Saat itu belum tahu gamelan lain?
Saya tahu, tapi praktiknya gamelan Bali. Pada 1990-an saya tinggal hampir empat tahun di Bandung, mengajar di UPI. Ketika itu saya mendalami pelajaran gamelan degung dan tarawangsa, semuanya menjadi pengalaman menarik. Saya merasa diperkaya oleh seni tradisi dan bangga sekali mendapat kesempatan itu.
Apa yang Anda sukai dari gamelan? Musik atau bunyi alatnya?
Dua-duanya. Tapi, khusus di Bali, situasi sosial bagaimana musik gamelan itu lahir dan masih dimiliki masyarakat juga sangat menarik.
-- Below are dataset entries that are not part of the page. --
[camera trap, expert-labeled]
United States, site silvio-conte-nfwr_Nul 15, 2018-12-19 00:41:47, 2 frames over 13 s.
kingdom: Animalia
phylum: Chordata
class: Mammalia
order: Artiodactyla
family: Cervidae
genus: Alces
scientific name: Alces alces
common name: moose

Sistem gotong-royong dan kerja sama tecermin dalam praktik gamelan sebagai aspek kolektif. Ini sesuatu yang di Barat sudah sedikit hilang barangkali. Maka ini suatu pengalaman yang hendak saya kembalikan ke masyarakat Eropa.
Pernah memadukan gamelan dengan musik Barat?
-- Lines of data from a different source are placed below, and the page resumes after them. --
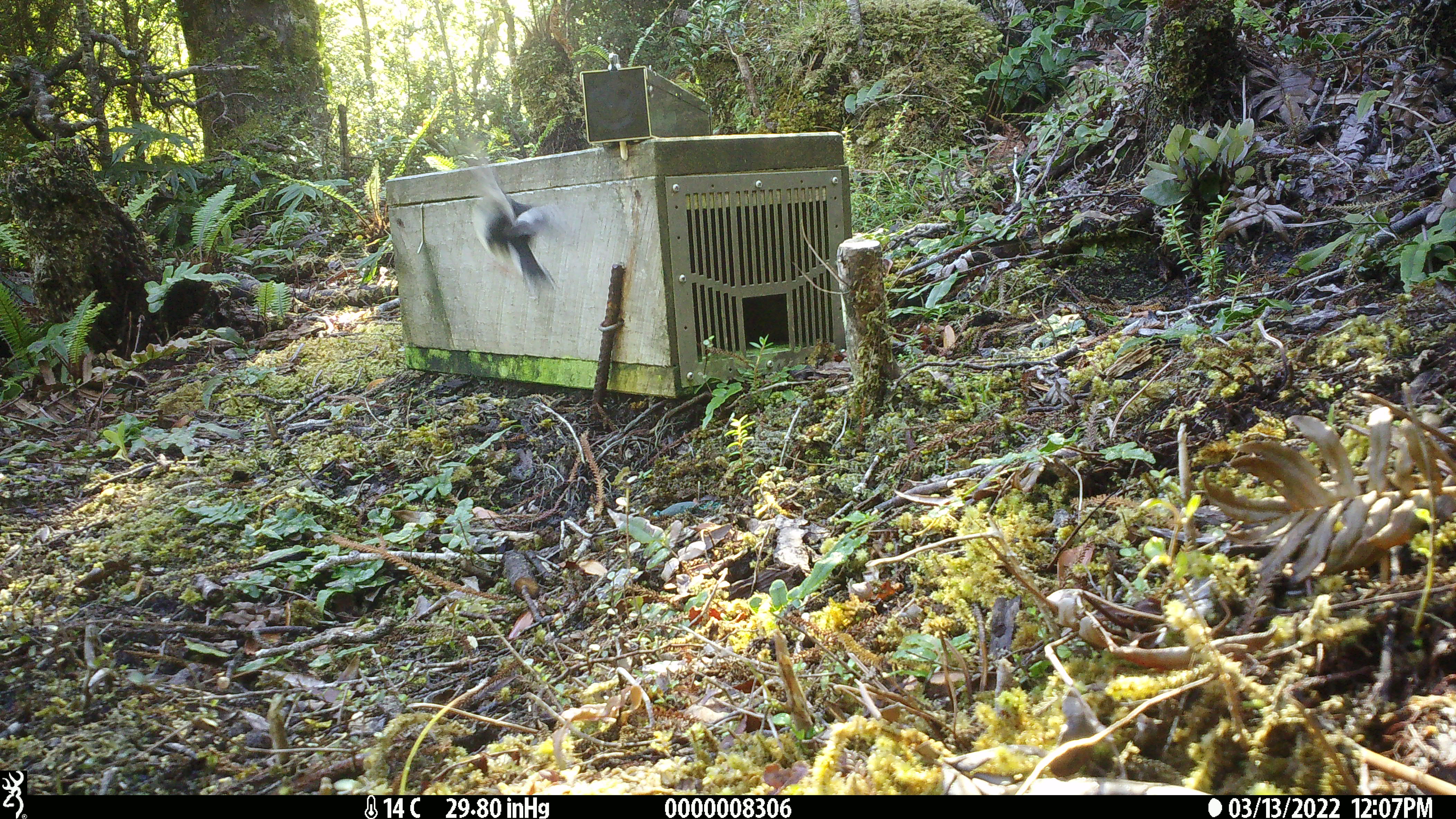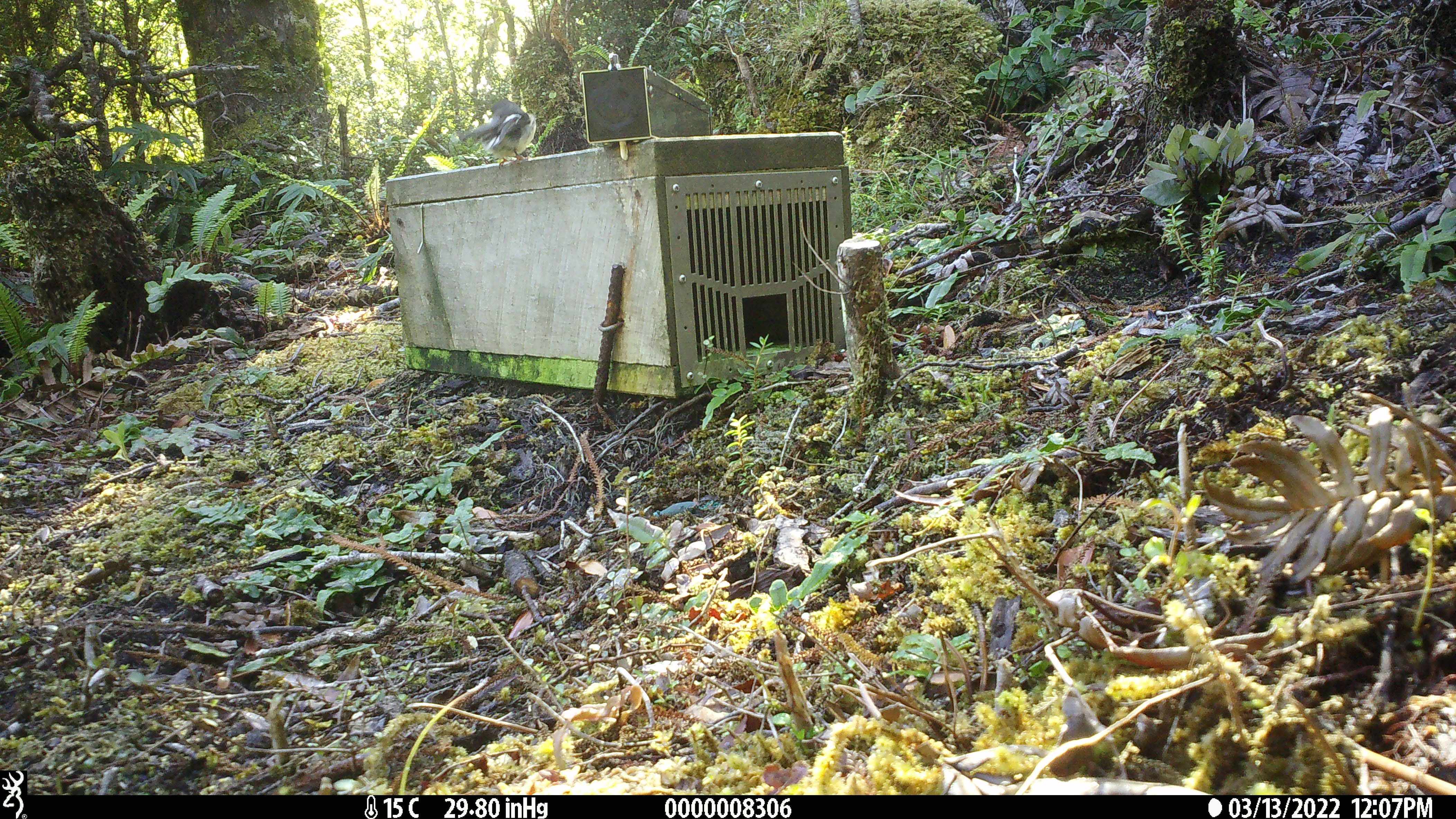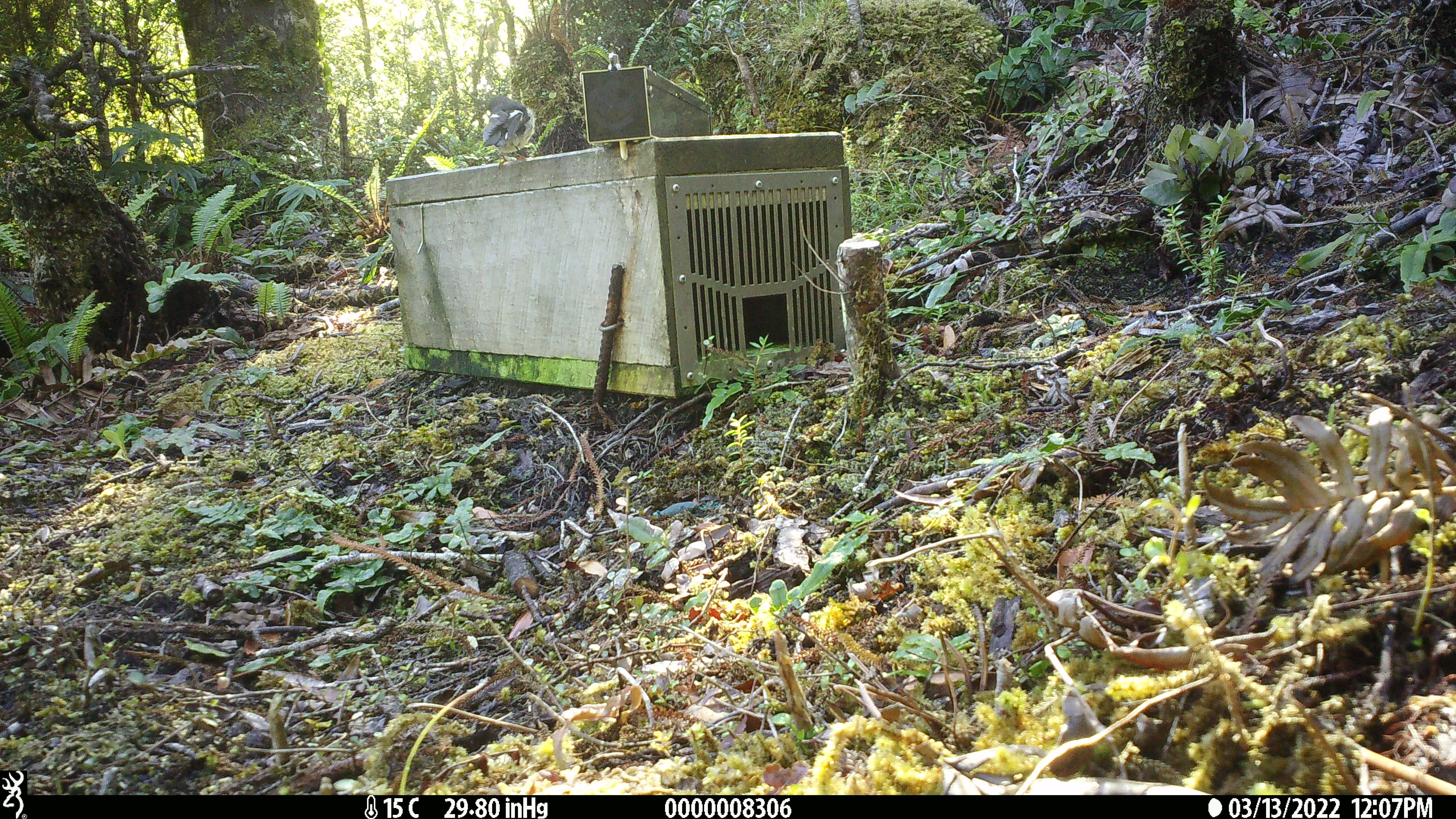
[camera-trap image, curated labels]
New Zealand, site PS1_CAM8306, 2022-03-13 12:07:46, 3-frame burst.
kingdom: Animalia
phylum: Chordata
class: Aves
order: Passeriformes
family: Petroicidae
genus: Petroica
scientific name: Petroica macrocephala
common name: tomtit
Tomtit (Petroica macrocephala).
Saya belum pernah dan juga tidak tertarik. Saya menggarap musik gamelan dan Barat sendiri-sendiri. Sejauh mana pengalaman gamelan mempengaruhi cara garapan saya dengan alat Barat itu, saya tak tahu. Para musikolog boleh menganalisisnya. Seperti saya katakan tadi, setiap alat memiliki semacam kepribadian. Kadang-kadang seperti hendak menikah, ada yang cocok ada yang tidak. Menurut saya, tidak bisa dikawinkan paksa. Saya sebagai komponis kontemporer harus tahu tradisinya. Seniman kontemporer itu di ujung perkembangan tradisi dan dia harus mengembangkannya pada masa depan.
Apakah Anda ingin terus mempelajari gamelan?
Ya, masih banyak yang belum saya kenal. Ada beberapa karya musik gamelan kontemporer yang menarik dan berkembang, karena itu saya merasa ingin terus belajar.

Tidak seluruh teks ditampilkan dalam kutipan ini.